● **WHAT TO DO**: Continue the passage about Medberry's stroke and Craters of the Moon from its final sentence.

● **TEXT SEGMENT**:
Medberry "became pure observer" while wounded and waiting on the lava. He describes the stroke clearly enough that I don't have to experience one myself to feel I have a working knowledge of the condition.

Recovering, Medberry learned to brush his teeth, drive, navigate phone trees, speak, and write. His struggles to organize his thoughts are heart-breaking. "…[T]he pieces of [his] brain were a blizzard of blowing pages ripped from a book." Medberry's emotional struggles are inspiring. His falling in love and recovering enough to say, "I do," are triumphs.

Interwoven with Medberry's own story is the story of Craters of the Moon. He was working to expand the national monument when the stroke found him there. Even after the stroke, he hiked and found peace on the lava.

● **DATASET SECTION**:
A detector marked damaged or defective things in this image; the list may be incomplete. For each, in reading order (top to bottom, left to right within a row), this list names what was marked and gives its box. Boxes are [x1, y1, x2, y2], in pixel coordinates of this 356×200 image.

● **RIGHT ANSWER**:
I enjoyed Medberry's descriptions of Idaho landscapes, but I wondered about a few points in his discussion of cheatgrass. He's correct that the exotic annual grass fuels wildfires that damage native vegetation and the wildlife habitat it provides. But I cringed when I read that cheatgrass is "[a] poison brought here by cowboys, for cows." In its native range, cheatgrass is an insignificant grass that doesn't inspire purposeful sharing. Researchers understand that the grass was inadvertently introduced to the U.S. West.

The stark black and white cover photo of a hiker leaning against gravity to climb lava echoes the contrast between Medberry's marathon health and lava stroke. Natural resource issues are rarely as clear cut and the actors, both people and plants, are rarely completely good or evil.